Advent of Code Day 1: Historian Hysteria

December 1, 2024

Advent of Code(1) (1)https://adventofcode.com is an advent calendar of programming problems created by Eric Wastl(2) (2)http://was.tl .

I’ve normally done these in languages that I don’t use for work — Common-lisp and Haskell. This year I am going to concentrate on using my primary language of Swift.

I created a template package(3) (3)https://github.com/Abizern/swift-aoc-starter-template , based on one provided by Apple, for Swift solutions.

As expected the first day’s(4) (4)https://adventofcode.com/2024/day/1 problem is fairly easy and a way to make sure that one’s environment is set up correctly and works.

This is the 10th anniversary event, and since it involves a missing historian, I think there may be throwbacks to problems from previous years.

Parsing #

Parsing the data was nothing special: The input consisted of two numbers on a line, separated by three spaces. Each number represented an entry on the two lists so created a local variable that just returned the two lists. This follow my philosophy of not doing too much to the input for part1 because you don’t know what you’ll need for part2

Part 1 #

The problem is to find the difference between terms in the sorted list and sum them. The example showed that the differences were the absolute differences.

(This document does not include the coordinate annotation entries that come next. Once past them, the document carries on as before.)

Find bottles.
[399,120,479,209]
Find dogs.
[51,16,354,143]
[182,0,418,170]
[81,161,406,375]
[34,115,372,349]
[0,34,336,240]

To get the solution quickly I did the natural thing of sorting the two lists, mapping the differences and summing them:

func part1() async throws -> Int {
  // lists is an ([Int], [Int]) of the input
  zip(lists.0.sorted(), lists.1.sorted()).map { left, right in
    abs(left - right)
  }
  .reduce(0, +)
}

After I managed to solve both parts I came back to this and tried something different: rather than sorting the lists, I used the Heap structure from the Swift-Collections package(5) (5)https://github.com/apple/swift-collections . I initialised two heaps and used the removeMin() method on each to successively get the smallest value from each list:

func part1() async throws -> Int {
  let (left, right) = lists
  var leftHeap = Heap(left)
  var rightHeap = Heap(right)

  var result: Int = 0
  while !leftHeap.isEmpty && !rightHeap.isEmpty {
    result += abs(leftHeap.removeMin() - rightHeap.removeMin())
  }

  return result
}

This may have been slightly faster.

Part 2 #

This part required counting the number of occurrences of each number in the second list. Since I had to use this as a lookup table I created a dictionary by using the handy initialiser on Dictionary that takes a grouping. For example, given the example list of [4, 3, 5, 3, 9, 3] we can get a dictionary of the groupings with:

Dictionary(grouping: input, by: { $0 })
// -> [3: [3, 3, 3], 9: [9], 5: [5], 4: [4]]

and by mapping the values to counts we can get a lookup table for the frequencies:

Dictionary(grouping: input, by: { $0 }).mapValues(\.count)
// -> [4: 1, 9: 1, 5: 1, 3: 3]

After that it’s just a case of calculating the values and summing them, which I did in a single reduce:

func part2() async throws -> Int {
  let (left, right) = lists
  let counts = Dictionary(grouping: right, by: { $0 }).mapValues(\.count)

  let simililarities = left.reduce(into: 0) { partialResult, l in
    let n = counts[l, default: 0]
    partialResult += l * n
  }

  return simililarities
}

The full solution is available on Github(6) (6)https://github.com/Abizern/aoc-swift-2024/blob/main/Sources/Day01.swift .

A simple puzzle that let me test my Swift environment, and this blog.